3. Art: The beauty lies in the eye of the beholder

In Humanist art, How do you know what is good or bad art? Art or beauty is anything that humans think or define as art or beautiful and not God.

4. Education: Think for yourself

In the age of theism, when God was the prime authority, the main purpose of education was to connect you to God and teach you what God or the bible said. In a humanist education, the main purpose of education is to enable you to think for yourself.

5. Ethics: If it feels good, do it

What is good? Or evil? What is a sin? In the middle ages, the concept of God defined all of that. It didn’t matter what people actually felt. But in a humanist society, if humans feel good about something, then it becomes ethically right to do it, unlike divine commandments. For eg- Homosexuality.

Until today, human feelings were probably the best decision-making system we knew of. But behavioral economists and evolutionary psychologists have demonstrated that most human decisions are based on emotional reactions and heuristics shortcuts rather than on rational analysis; which simply won’t work in the age of silicon valley. How we used to think that our decisions are based on ideas, intuition and hunches that can’t be predicted, leave alone duplicated. But the advent of data makes this easily calculable in the present day.

Now with the revolution, we are gaining all sorts of computing power necessary to accumulate huge amounts of data from every individual and process and analyze it to understand us better than we understand ourselves. The big corporations such as Google, Facebook or Amazon already have the data of where you go, what you do or what you buy. This, still, is external data that they capture. We are now very close to a point where these big corporations will start gaining the biological understanding of what is happening inside your body and your brain. This means that the most important decisions of your life will be taken based on big data algorithms rather than your own feelings.
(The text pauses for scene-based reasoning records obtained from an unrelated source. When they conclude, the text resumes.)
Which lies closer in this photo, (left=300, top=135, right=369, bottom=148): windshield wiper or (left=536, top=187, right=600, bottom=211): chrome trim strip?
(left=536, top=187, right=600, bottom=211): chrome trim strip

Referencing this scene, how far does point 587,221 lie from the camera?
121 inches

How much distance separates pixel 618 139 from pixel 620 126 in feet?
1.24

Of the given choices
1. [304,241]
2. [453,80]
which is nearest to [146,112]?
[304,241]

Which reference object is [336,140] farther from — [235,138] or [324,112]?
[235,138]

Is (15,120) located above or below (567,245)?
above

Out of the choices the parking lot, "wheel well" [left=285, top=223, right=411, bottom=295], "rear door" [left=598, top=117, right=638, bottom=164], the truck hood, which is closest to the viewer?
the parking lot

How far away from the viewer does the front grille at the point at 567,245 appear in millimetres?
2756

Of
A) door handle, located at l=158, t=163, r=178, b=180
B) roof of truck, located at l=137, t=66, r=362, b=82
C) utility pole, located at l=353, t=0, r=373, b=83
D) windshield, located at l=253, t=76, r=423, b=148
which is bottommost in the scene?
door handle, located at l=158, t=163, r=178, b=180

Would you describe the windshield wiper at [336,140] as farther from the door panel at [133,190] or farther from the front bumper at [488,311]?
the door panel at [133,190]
In the humanist age, the value of an experience came from within yourself. In a Dataist age, the meaning is generated by the external data processing system. The tipping point is when you have an external algorithm that understands you- your feelings, emotions, choices, desires- better than you understand them yourself.
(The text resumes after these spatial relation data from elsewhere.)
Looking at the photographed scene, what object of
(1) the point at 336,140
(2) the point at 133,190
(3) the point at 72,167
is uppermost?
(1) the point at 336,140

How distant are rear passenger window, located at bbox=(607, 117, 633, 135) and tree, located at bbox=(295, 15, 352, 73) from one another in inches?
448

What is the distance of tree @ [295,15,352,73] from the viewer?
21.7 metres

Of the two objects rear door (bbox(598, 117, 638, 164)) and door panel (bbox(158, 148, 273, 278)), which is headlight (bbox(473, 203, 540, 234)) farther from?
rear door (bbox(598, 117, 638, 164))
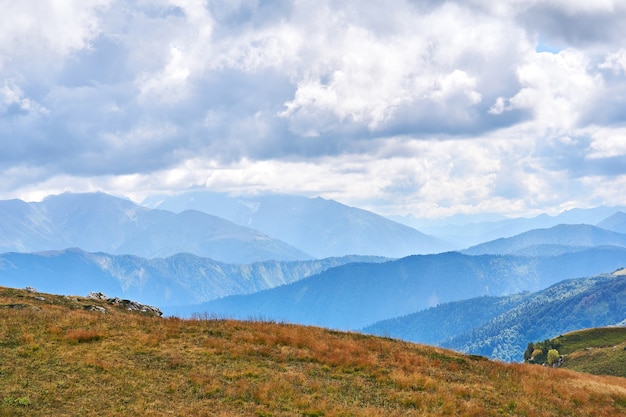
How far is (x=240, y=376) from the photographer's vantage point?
27.2 metres

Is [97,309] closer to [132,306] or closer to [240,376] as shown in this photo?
[132,306]

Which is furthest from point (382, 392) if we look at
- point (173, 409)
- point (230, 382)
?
point (173, 409)

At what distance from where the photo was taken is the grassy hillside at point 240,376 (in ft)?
75.9

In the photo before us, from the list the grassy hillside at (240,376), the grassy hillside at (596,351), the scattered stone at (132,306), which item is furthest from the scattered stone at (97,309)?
the grassy hillside at (596,351)

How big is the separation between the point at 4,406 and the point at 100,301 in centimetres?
3100

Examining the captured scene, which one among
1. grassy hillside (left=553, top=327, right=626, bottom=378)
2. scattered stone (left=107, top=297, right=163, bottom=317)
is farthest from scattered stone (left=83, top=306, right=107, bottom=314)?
grassy hillside (left=553, top=327, right=626, bottom=378)

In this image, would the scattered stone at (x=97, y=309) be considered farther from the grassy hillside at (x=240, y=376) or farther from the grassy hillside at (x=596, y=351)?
the grassy hillside at (x=596, y=351)

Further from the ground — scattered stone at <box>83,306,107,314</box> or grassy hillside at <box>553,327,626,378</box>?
scattered stone at <box>83,306,107,314</box>

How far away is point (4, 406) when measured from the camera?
2114cm

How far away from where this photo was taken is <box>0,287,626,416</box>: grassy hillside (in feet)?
75.9

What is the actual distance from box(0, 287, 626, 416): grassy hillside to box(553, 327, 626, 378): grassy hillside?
6597 centimetres

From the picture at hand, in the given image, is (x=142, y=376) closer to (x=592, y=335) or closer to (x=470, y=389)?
(x=470, y=389)

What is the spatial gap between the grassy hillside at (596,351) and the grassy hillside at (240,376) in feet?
216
The most important asset of the 21st century is data. Today, data is the new God and religion and, in the end, it’s all a question of authority. What is the highest source of authority that you turn to when you have a problem in your life? A thousand years ago you’d turn to the Church or any other religious institution. Today, we expect algorithms and corporations to provide us with the answer- who to date, where to live, how to deal with an economic problem. So more and more authority is shifting to these corporations/algorithms.
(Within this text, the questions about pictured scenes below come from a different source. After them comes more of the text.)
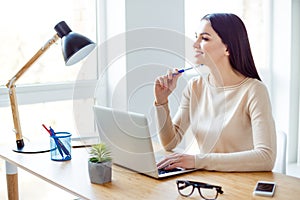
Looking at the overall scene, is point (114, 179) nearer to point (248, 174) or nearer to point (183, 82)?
point (248, 174)

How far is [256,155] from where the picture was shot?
65.0 inches

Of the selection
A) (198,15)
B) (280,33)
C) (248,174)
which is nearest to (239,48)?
(248,174)

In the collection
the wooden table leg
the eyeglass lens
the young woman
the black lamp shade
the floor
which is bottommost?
the floor

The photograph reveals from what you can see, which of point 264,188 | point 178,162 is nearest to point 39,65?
point 178,162

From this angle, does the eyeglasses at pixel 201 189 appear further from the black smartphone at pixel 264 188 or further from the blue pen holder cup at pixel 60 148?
the blue pen holder cup at pixel 60 148

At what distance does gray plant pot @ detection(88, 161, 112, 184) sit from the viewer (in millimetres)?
1496

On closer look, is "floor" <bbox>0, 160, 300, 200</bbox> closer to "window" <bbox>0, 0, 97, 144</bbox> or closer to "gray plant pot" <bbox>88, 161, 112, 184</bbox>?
"window" <bbox>0, 0, 97, 144</bbox>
In the medical industry, for example, everything has moved from a belief in God to a belief that data will cure us. We now use Fitbit to monitor our health, trust robotic surgeries for precision and can change our genetic coding to strip out deadly diseases (CRISPR).

One of the major reasons we see the shift in trust from humans to computers is that computers and algorithms, that we have built, have access to a superior type of data- data that comes from within/ inside your body and, hence, are able to make decisions and predict for us with far more accuracy than any other human ever could. Computers are starting to outperform humans in more and more tasks, be it physical, cognitive or emotional. We already have supercomputers like IBM’s Watson.

In the near future, when you apply for a loan to your bank, it’s likely that your application will be processed by an algorithm rather than a human. An algorithm will decide whether to grant you the loan or not, on the basis of data gathered around your financial behaviour. When you apply for a job, an algorithm will decide whether you are fit for the role or not, whether you need medical assistance or not, based on your physical and mental data; and when looking for a life partner, an algorithm will decide whether you two are compatible with each other or not. Well, that’s already happening.

Things are moving so fast that it’s impossible to imagine what the future might hold. The world of 2100, at present, is almost unimaginable. We have no idea where we’ll fit in, if at all.